Жиль получил место в театре лишь благодаря Ферсену. С самого своего приезда в Париж молодой швед стал его наставником. В ожидании случая представить своего друга королеве, чего Ферсен не хотел доверять никому, он водил Жиля по парижским салонам, начиная от салона графа Креца, посла Швеции, до салона бывшего министра Некера, и знакомил его с многочисленными членами всемогущей семьи финансистов Лекульте.

Во всех салонах молодой человек имел явный успех.

Его высокий рост, статность и обаяние обеспечивали ему лестный прием у женщин, а уж когда его добрый друг Ферсен пустился в рассказы о его подвигах, то успех перерос в живейший интерес.

Опуская эпизод с кражей его коня, Ферсен не уставал рассказывать, как Турнемин спас ему жизнь в Йорктауне, а затем, увлекши за собой двух-трех прелестных девиц, доверительно поведал им под большим секретом увлекательную повесть о любви своего друга к блистательной индейской принцессе, и мало-помалу молодой человек становился героем в глазах высшего женского общества.

Это даже иногда тяготило его.

– Не делай из меня героя, – попросил он однажды. – Я сыт по горло твоими славословиями.

Моя жизнь не стоит таких воспеваний.
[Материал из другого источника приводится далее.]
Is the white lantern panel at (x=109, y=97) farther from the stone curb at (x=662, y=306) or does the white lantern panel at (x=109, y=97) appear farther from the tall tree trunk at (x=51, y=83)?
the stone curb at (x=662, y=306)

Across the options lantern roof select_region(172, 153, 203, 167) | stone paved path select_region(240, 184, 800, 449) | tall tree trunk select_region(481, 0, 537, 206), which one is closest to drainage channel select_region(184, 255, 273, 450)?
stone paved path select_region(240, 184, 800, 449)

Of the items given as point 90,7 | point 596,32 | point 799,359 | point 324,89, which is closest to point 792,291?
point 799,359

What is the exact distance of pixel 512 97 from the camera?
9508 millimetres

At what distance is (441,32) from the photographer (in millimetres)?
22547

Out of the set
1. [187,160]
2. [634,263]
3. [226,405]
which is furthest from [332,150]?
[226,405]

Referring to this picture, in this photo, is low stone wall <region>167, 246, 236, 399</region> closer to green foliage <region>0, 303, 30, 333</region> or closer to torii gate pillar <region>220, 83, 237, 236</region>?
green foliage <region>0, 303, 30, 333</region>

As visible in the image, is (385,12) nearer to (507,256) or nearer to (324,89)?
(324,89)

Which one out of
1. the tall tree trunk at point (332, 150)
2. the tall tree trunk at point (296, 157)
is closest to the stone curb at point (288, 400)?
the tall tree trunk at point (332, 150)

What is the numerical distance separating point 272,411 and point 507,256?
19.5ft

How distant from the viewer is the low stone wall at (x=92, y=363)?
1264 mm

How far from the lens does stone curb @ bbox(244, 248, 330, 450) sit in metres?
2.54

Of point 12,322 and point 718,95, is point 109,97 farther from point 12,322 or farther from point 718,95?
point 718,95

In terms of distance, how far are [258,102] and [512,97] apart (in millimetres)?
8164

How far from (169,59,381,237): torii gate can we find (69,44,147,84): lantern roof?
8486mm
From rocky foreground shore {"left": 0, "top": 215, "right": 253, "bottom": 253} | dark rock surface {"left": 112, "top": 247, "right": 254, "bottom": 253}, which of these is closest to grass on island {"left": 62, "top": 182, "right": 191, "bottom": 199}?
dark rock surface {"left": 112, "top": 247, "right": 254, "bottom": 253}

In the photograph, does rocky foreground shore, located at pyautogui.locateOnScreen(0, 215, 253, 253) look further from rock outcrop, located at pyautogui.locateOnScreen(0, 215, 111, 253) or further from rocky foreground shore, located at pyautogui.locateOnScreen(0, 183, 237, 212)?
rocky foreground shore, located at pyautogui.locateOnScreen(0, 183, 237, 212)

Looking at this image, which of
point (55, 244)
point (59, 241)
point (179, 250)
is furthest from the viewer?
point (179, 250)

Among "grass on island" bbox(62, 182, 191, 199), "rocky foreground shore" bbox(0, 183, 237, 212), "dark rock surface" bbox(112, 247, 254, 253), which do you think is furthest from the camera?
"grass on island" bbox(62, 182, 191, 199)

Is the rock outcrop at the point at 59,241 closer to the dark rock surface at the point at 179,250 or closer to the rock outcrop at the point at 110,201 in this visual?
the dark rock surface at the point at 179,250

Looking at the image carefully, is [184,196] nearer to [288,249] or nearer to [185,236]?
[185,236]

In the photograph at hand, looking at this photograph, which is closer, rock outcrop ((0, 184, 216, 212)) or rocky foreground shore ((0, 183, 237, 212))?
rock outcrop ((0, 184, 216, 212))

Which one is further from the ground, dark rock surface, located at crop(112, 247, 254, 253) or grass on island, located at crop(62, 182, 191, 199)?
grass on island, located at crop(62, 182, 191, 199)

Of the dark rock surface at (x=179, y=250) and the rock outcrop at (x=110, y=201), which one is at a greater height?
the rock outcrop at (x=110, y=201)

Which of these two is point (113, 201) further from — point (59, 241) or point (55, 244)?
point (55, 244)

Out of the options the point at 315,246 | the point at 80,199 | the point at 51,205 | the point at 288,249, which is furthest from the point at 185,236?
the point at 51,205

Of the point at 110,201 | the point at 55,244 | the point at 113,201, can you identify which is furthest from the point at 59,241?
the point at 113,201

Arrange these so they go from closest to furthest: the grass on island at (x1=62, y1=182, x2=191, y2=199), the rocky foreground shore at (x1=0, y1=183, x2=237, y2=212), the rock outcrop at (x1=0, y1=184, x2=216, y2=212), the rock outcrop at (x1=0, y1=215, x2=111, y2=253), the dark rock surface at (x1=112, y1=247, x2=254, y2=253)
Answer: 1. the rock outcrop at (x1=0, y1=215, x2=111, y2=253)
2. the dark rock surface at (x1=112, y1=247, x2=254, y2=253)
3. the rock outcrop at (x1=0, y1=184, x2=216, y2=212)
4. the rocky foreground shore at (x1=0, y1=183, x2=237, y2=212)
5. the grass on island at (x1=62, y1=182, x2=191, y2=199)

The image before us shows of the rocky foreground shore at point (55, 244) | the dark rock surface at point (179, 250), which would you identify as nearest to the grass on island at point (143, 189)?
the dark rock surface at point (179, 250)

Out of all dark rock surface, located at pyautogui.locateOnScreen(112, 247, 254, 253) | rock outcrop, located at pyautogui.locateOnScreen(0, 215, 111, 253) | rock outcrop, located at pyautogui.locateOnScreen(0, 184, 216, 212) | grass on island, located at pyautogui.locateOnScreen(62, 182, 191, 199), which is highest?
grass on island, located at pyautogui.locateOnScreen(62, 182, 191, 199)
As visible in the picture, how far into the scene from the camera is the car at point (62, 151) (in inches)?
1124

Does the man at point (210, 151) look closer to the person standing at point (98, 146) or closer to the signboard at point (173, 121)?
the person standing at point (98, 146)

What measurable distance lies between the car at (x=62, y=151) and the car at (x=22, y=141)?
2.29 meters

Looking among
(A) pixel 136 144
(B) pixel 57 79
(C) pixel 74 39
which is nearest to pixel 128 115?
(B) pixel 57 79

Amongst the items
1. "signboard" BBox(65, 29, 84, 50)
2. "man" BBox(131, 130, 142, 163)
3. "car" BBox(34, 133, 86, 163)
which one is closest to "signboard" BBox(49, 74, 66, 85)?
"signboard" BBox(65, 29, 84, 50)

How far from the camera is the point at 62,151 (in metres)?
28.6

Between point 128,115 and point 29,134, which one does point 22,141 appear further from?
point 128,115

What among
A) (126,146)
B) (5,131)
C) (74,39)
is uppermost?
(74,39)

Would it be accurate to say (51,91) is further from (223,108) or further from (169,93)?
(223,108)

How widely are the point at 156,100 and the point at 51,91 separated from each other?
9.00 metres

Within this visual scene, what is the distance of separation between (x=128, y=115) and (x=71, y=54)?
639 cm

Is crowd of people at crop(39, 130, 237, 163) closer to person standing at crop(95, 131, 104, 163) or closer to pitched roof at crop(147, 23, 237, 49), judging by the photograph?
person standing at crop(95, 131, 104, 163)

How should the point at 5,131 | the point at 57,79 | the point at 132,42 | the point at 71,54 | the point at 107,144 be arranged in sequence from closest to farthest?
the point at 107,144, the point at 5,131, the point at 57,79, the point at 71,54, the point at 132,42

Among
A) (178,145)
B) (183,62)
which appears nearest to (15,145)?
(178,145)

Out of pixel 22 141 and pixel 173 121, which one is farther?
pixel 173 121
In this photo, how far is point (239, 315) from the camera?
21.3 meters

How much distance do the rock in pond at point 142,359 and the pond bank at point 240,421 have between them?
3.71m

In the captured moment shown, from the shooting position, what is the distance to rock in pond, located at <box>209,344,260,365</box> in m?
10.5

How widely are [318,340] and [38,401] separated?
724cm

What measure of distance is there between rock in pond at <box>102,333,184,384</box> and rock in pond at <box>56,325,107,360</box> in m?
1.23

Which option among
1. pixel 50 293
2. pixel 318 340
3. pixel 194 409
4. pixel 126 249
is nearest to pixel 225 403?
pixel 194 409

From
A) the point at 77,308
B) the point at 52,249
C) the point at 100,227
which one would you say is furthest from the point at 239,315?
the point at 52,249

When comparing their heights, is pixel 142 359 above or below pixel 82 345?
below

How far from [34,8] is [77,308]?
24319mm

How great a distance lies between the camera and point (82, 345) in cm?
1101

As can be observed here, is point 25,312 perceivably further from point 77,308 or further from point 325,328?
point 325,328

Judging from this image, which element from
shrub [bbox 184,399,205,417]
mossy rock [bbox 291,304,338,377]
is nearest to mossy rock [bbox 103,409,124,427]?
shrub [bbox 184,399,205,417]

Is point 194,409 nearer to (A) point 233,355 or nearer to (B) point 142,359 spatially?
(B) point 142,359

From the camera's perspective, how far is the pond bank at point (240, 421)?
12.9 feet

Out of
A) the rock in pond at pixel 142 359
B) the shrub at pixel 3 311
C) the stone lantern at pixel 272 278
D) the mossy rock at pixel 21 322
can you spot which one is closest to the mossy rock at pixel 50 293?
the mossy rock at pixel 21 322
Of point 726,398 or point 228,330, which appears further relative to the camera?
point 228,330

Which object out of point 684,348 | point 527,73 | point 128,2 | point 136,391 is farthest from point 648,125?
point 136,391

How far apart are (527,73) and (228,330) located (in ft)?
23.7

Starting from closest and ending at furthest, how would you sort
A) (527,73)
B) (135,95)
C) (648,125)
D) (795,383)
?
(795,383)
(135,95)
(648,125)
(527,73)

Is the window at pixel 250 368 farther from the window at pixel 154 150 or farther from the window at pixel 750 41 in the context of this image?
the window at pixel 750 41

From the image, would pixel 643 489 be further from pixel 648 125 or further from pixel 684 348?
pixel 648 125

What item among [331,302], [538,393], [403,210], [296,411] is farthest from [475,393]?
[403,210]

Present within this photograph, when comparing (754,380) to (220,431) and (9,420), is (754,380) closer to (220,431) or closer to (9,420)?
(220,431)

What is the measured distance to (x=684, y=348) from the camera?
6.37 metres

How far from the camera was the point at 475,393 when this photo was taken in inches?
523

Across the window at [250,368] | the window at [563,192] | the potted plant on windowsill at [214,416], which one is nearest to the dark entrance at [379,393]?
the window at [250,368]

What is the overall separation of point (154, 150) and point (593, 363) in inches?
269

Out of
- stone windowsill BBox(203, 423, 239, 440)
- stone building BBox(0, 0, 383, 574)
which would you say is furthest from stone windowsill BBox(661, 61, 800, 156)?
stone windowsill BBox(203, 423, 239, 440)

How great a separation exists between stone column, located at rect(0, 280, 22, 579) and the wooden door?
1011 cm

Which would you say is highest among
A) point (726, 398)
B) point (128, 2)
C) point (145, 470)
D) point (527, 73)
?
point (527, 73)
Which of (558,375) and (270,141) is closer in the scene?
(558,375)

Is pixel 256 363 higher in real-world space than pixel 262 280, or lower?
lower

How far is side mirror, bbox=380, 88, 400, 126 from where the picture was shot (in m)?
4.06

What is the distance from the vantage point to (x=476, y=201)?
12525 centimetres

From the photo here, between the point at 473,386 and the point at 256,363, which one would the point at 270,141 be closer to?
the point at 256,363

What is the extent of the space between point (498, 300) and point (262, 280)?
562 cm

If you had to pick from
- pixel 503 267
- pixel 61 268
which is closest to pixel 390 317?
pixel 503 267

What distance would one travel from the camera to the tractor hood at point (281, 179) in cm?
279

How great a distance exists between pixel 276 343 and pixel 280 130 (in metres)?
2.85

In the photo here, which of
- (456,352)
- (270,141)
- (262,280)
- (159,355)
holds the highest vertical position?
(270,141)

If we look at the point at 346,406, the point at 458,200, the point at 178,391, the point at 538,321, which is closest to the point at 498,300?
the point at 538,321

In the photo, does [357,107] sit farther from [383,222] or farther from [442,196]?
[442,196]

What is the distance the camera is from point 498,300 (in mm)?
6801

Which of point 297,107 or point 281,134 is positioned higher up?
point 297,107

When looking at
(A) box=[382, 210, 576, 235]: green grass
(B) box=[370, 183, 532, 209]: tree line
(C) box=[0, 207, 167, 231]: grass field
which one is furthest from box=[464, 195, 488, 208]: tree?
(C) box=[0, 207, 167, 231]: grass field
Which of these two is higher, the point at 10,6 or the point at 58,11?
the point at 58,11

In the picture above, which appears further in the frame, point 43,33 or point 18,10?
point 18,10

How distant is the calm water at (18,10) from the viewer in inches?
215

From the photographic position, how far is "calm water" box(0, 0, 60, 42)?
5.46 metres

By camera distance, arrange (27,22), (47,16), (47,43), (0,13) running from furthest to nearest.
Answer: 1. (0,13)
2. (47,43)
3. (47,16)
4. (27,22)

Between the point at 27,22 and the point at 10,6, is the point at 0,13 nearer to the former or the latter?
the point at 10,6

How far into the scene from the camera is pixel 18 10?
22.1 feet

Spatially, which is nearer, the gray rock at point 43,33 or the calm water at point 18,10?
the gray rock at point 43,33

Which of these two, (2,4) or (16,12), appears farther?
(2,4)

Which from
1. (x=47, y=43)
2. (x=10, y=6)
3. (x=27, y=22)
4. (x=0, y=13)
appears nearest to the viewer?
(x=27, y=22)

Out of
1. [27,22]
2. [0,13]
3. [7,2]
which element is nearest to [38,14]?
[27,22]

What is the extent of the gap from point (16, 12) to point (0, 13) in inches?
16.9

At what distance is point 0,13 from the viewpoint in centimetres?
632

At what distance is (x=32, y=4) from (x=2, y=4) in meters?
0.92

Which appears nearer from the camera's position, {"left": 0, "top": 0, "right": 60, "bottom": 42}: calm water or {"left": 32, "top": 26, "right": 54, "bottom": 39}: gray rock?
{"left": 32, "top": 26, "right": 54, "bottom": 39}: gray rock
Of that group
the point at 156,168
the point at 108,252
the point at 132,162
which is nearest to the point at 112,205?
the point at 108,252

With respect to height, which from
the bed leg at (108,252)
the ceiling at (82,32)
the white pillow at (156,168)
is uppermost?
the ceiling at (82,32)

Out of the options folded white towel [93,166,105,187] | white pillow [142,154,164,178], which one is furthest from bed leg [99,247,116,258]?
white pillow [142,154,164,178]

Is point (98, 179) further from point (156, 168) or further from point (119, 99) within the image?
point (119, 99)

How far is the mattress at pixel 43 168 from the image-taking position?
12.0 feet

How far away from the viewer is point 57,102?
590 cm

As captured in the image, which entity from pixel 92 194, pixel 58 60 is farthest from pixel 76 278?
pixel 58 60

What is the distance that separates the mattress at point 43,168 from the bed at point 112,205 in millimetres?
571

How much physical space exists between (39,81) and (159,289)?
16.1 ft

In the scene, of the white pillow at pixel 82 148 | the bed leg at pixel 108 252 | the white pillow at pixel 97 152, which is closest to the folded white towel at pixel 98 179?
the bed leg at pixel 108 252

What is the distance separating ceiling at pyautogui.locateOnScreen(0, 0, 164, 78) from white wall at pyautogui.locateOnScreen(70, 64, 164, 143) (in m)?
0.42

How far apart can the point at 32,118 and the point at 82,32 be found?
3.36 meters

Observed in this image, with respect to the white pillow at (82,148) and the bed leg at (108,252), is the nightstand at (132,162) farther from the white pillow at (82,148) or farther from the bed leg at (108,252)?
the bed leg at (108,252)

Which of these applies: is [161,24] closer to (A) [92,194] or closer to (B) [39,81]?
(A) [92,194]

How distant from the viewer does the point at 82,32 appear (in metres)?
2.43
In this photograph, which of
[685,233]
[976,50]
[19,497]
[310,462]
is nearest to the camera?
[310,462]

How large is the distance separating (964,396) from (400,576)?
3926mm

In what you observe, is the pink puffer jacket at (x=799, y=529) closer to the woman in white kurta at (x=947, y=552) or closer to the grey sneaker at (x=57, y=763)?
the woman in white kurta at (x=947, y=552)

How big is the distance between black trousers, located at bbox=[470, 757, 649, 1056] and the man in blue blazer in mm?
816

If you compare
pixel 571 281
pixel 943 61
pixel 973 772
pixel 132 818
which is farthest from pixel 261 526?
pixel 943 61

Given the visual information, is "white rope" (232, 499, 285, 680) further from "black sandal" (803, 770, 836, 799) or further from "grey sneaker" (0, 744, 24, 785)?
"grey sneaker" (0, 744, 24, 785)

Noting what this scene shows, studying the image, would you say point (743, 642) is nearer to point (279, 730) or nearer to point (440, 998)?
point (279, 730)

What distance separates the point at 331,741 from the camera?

Зачем тебе нужно, чтобы люди мной интересовались?

– Не люди, а женщины. Хочешь сделать себе состояние? Тогда женись. Теперь тебе остается только выбрать.

– И не уговаривай меня. Во всем мире для меня существует только одна-единственная женщина.

Мне нужна только она, с состоянием или без, не важно. Я женюсь на Жюдит или вообще не женюсь.

– Кто может похвастать тем, что никогда не менял своих решений?

И Ферсен продолжал свои рассказы.

Но, несмотря на успех в салонах, театральный вечер был вовсе не лишним для молодого бретонца.

Это был его первый торжественный выход в парижский свет, и он не скрывал радостного волнения.

Многие из окружавших его людей были его товарищами по оружию. Были там Лозен, Ноайль, братья Ламет, Сегюр и многие другие. Их недавнее возвращение из Америки сделало их чрезвычайно популярными. Некоторые зрители не были его друзьями, но он уже был знаком с ними, например, с веселой троицей молодых повес, которых он встречал у Креца. Это был молодой хромоногий аббат из Перигора, неотразимый внебрачный сын Людовика XV, граф де Лара-Нарбонн и их неразлучный спутник молодой остроумный дипломат граф де Шуазей-Гуфье.